Mulder could be a morose bastard at times, but he wasn't usually one
to wax poetical. He liked sports, he liked joking around with his
partner and eating cheeseburgers. He didn't generally stare at dead
pinned butterflies and see her embodied in them. But butterflies
didn't usually have her name, or the orange-yellow-red flame tones
of her hair in their powdery wings.
"That one's my favourite," came a gravelly voice from behind him. "I
collected it in Madeira. A beautiful specimen, isn't she?"
The man who spoke was old, maybe seventy years or more, and if
possible had a nose larger than Mulder's own. He resembled Albert
Einstein, but with less hair.
"I'm Marius Biezanko," the man said, proffering his hand to Mulder,
who shook it.
"It's good to meet you, Dr. Biezanko," Mulder said. "Though the
circumstances leave much to be desired."
Marius nodded. "I've told the police a dozen times, but I have no
idea why anyone would want to kill Joseph. He was an old man, like
me, who loved butterflies. We are dinosaurs, Mr. Mulder, we aren't
even active in the lepidopteran circles any more. We are a threat to
no one..." his voice faltered. Mulder wished that his partner were
here. It was a little ironic, since he was the psychologist and she
dealt with mostly dead bodies, but she had a way with people,
especially the elderly, where she could calm them with a single
touch. He patted Biezanko's shoulder awkwardly.
"Well, it's possible that it was a random target," he said. "You
have some expensive equipment here, I’m sure..."

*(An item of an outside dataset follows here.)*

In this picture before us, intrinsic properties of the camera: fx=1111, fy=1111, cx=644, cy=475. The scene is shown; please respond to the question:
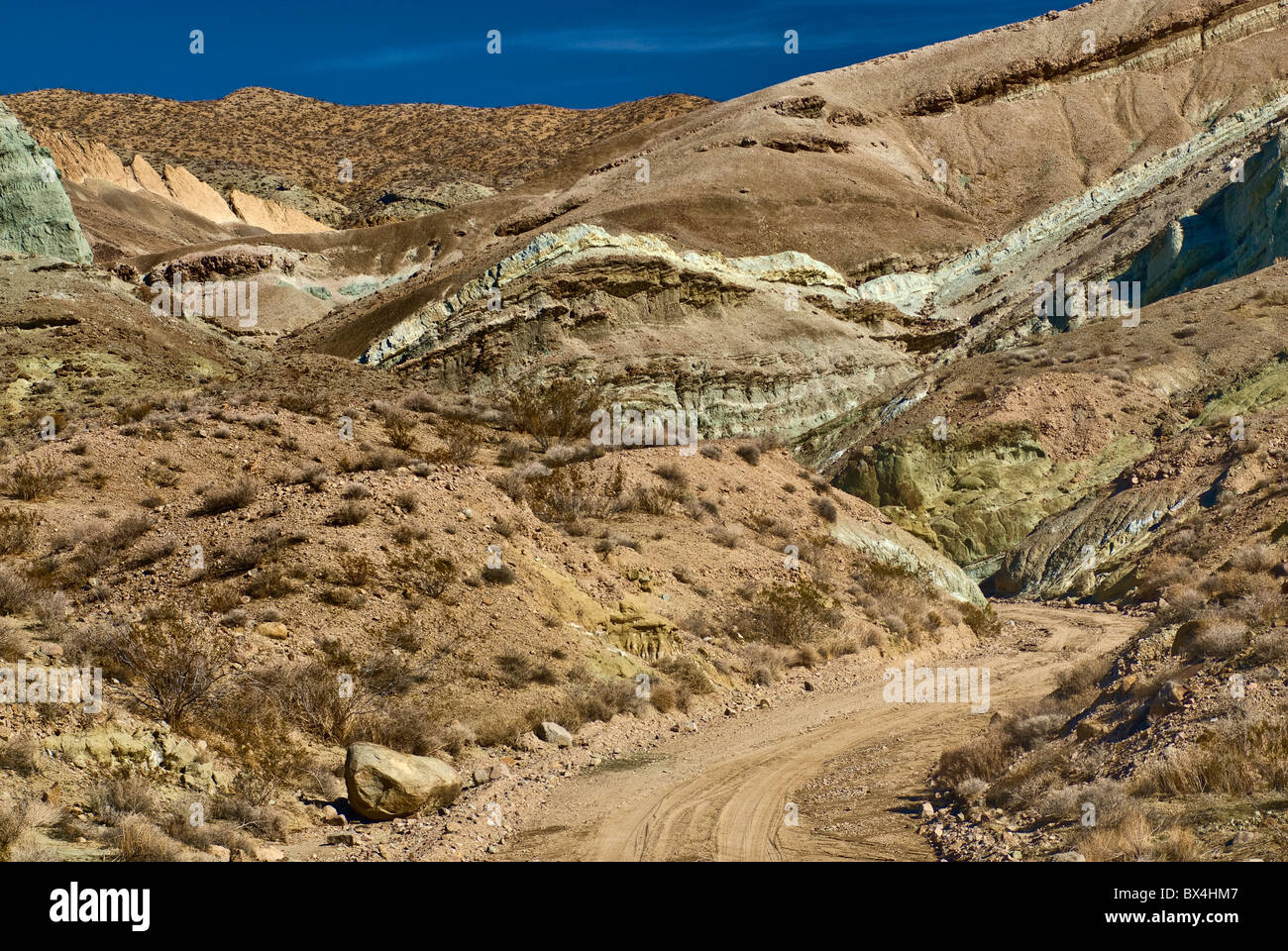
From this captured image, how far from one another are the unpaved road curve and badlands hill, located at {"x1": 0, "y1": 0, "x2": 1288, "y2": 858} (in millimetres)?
549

Biezanko was already shaking his head. "Just some microscopes, and
none of them are missing." He paused for a moment, then asked rather
abruptly, "Do you want to look at her?"
"Her...?" Mulder asked. He had already turned his gaze back to the
butterfly in the frame.
"Dana," Biezanko said simply. Mulder jerked his head around to look
at the man and his mouth opened to question him sharply, but the man
was already reaching up over the agent's dark head, unhooking the
case from the wall and unlatching its glass face. He was talking
about the goddamn butterfly.
"Mr. Biezanko, I really don't think..."
But the old man had already gently lifted the delicate insect from
the case and placed it in Mulder's cupped palms. "You seemed quite
taken with her," he observed.
Mulder looked at the dried-out, paper-like insect in his hands. He
turned it this way and that, admiring the glimmer of light off its
scales and the fine sharp lines of its antennae that were echoed in
the branching black pathways running across its wings.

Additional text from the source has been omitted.